CHAPTER II.
The Mogul was left chained to one of the statues on the side-wall, when the fakeers betook themselves to their night’s repose: the chain by which he was fastened only enabled him to seat himself upon the floor. He could not lay his body at full length, and was therefore obliged to lean his back against the figure to which he was attached. In that position he tried for some time to sleep, but without effect; feverish and distracting thoughts obtruded. His reflections were of the most melancholy character. He was surrounded by a body of enthusiasts, into whose power he had fallen, and who would very probably doom him to some cruel death, by way of celebrating the orgies of their sanguinary superstition. Fanatics are the worst of tyrants; who, alas! too often do the work of the devil, whilst they fancy themselves working in the service of their God.
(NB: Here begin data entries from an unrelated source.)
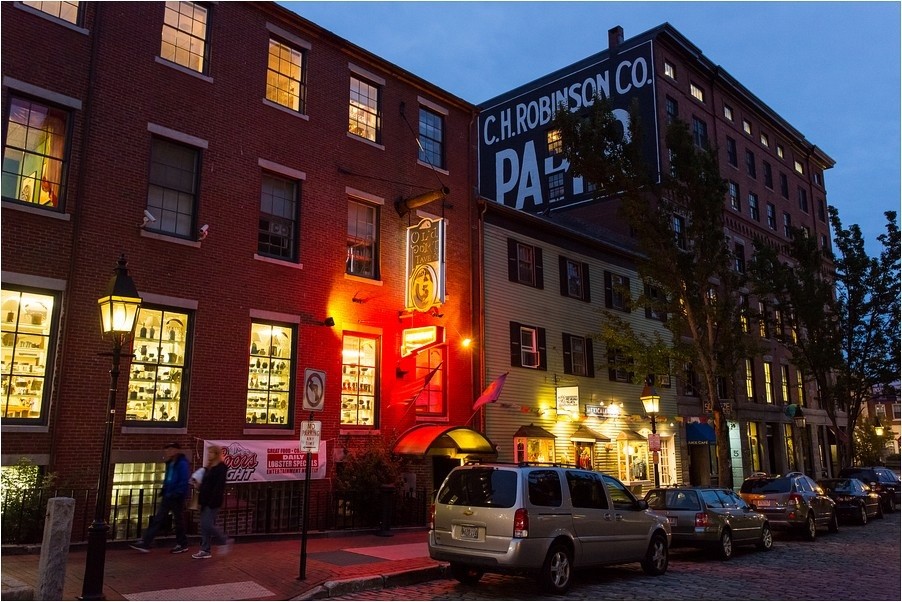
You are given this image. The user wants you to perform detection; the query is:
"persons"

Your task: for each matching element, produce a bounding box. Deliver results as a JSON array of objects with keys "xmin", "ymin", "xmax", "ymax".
[
  {"xmin": 129, "ymin": 443, "xmax": 193, "ymax": 554},
  {"xmin": 188, "ymin": 446, "xmax": 235, "ymax": 558}
]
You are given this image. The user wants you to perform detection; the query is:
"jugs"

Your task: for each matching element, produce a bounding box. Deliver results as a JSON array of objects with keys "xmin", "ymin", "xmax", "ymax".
[
  {"xmin": 138, "ymin": 344, "xmax": 147, "ymax": 360},
  {"xmin": 30, "ymin": 311, "xmax": 46, "ymax": 325}
]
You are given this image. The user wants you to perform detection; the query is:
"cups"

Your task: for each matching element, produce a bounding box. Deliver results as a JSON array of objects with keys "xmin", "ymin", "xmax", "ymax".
[{"xmin": 158, "ymin": 355, "xmax": 164, "ymax": 363}]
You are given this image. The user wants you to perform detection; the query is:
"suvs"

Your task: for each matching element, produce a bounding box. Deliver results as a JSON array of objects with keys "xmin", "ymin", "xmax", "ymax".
[
  {"xmin": 837, "ymin": 466, "xmax": 901, "ymax": 514},
  {"xmin": 738, "ymin": 472, "xmax": 839, "ymax": 541},
  {"xmin": 642, "ymin": 484, "xmax": 774, "ymax": 562}
]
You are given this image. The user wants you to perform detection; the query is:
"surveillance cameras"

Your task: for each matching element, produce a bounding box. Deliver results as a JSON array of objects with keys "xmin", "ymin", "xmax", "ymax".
[
  {"xmin": 198, "ymin": 224, "xmax": 209, "ymax": 235},
  {"xmin": 144, "ymin": 210, "xmax": 156, "ymax": 223}
]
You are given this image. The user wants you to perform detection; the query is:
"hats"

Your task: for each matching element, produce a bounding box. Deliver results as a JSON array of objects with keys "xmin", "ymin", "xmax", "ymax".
[{"xmin": 164, "ymin": 442, "xmax": 178, "ymax": 449}]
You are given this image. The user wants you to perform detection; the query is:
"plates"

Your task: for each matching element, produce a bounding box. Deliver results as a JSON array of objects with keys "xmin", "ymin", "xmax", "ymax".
[{"xmin": 2, "ymin": 333, "xmax": 19, "ymax": 347}]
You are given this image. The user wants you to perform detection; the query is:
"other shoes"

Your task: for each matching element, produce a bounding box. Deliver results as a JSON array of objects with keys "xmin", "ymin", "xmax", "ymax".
[
  {"xmin": 171, "ymin": 545, "xmax": 188, "ymax": 553},
  {"xmin": 192, "ymin": 550, "xmax": 212, "ymax": 558},
  {"xmin": 130, "ymin": 543, "xmax": 150, "ymax": 553},
  {"xmin": 218, "ymin": 545, "xmax": 227, "ymax": 554}
]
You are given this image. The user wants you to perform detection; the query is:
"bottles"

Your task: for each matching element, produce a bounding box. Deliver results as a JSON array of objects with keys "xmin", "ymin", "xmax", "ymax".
[
  {"xmin": 140, "ymin": 323, "xmax": 175, "ymax": 340},
  {"xmin": 256, "ymin": 358, "xmax": 260, "ymax": 368}
]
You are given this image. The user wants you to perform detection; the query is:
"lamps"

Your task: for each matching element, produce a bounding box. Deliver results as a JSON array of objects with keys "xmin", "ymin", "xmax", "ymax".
[{"xmin": 319, "ymin": 317, "xmax": 335, "ymax": 327}]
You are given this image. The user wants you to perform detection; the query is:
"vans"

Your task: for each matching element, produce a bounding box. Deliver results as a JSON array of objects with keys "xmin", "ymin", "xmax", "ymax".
[{"xmin": 428, "ymin": 460, "xmax": 660, "ymax": 594}]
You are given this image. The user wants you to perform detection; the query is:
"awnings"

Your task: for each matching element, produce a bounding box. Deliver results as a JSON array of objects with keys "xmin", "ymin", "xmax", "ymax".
[{"xmin": 686, "ymin": 421, "xmax": 719, "ymax": 445}]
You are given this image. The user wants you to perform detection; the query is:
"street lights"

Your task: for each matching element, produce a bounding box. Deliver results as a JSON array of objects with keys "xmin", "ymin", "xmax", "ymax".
[
  {"xmin": 640, "ymin": 379, "xmax": 661, "ymax": 488},
  {"xmin": 875, "ymin": 419, "xmax": 885, "ymax": 468},
  {"xmin": 793, "ymin": 404, "xmax": 807, "ymax": 476},
  {"xmin": 78, "ymin": 253, "xmax": 144, "ymax": 601}
]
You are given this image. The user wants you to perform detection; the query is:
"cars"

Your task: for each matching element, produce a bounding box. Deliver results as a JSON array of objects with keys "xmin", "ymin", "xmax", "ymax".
[{"xmin": 815, "ymin": 478, "xmax": 884, "ymax": 525}]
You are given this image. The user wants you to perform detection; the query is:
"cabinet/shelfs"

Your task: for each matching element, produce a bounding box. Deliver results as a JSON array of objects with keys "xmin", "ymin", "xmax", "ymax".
[
  {"xmin": 249, "ymin": 354, "xmax": 291, "ymax": 427},
  {"xmin": 1, "ymin": 321, "xmax": 50, "ymax": 416},
  {"xmin": 125, "ymin": 337, "xmax": 185, "ymax": 422},
  {"xmin": 340, "ymin": 363, "xmax": 376, "ymax": 425}
]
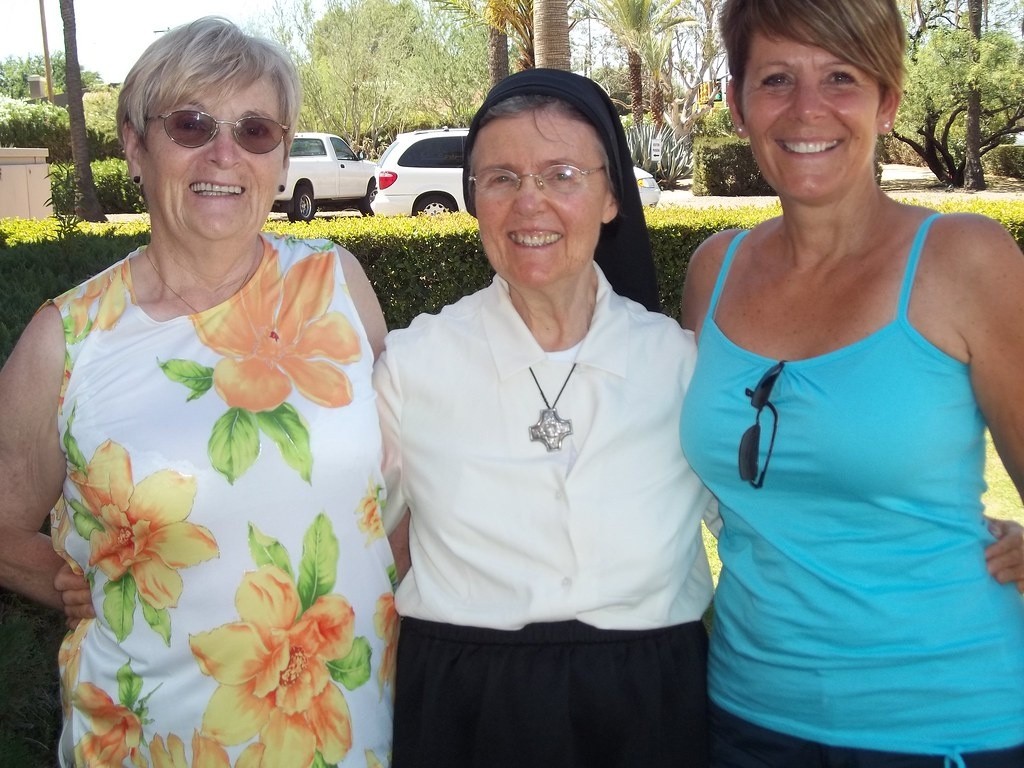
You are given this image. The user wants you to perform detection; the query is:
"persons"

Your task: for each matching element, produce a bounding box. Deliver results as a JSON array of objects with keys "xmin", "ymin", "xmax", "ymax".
[
  {"xmin": 55, "ymin": 70, "xmax": 1023, "ymax": 767},
  {"xmin": 684, "ymin": 1, "xmax": 1024, "ymax": 768},
  {"xmin": 0, "ymin": 15, "xmax": 413, "ymax": 768}
]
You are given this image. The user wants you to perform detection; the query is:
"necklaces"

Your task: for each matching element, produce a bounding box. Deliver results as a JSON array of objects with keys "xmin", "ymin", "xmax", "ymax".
[
  {"xmin": 141, "ymin": 249, "xmax": 258, "ymax": 310},
  {"xmin": 524, "ymin": 365, "xmax": 579, "ymax": 452}
]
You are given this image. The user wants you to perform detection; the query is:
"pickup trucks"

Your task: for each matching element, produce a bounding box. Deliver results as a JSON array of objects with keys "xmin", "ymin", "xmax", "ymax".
[{"xmin": 270, "ymin": 133, "xmax": 380, "ymax": 224}]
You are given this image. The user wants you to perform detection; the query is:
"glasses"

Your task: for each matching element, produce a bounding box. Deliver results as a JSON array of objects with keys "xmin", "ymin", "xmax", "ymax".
[
  {"xmin": 465, "ymin": 163, "xmax": 607, "ymax": 201},
  {"xmin": 144, "ymin": 109, "xmax": 290, "ymax": 155},
  {"xmin": 736, "ymin": 361, "xmax": 787, "ymax": 492}
]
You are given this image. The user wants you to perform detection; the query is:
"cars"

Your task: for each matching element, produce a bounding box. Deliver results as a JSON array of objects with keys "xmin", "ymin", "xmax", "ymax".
[{"xmin": 369, "ymin": 126, "xmax": 660, "ymax": 217}]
In proportion as the infatuation takes possession of their minds, they become cruel towards all such as they imagine seceders from the worship of that deity of whom they claim to be vicegerents, and see no virtue but in those who, like themselves, have been inoculated with the rabies of spiritual enthusiasm. In every age of the world, in every country, and among all communities, that sort of enthusiasm which claims exclusive spiritual endowment, and pretends to supernatural communications, is the greatest bane against whichpure Religion has ever had to contend. It invests her in a factitious garb that conceals while it arrays her. False zeal has driven more from the true fold than have fallen victims to the slaughter of war, the inroads of pestilence, or the devastations of famine. No one is driven into the paths of peace, or scourged into the embrace of virtue. All men are won to good by its own sweet suggestions, by gentle implorations, by the light and fragrant blessings which it offers to those who properly seek to possess them; not by those terrible denunciations which scare the timid, offend the proud, and provoke the contempt of the reckless.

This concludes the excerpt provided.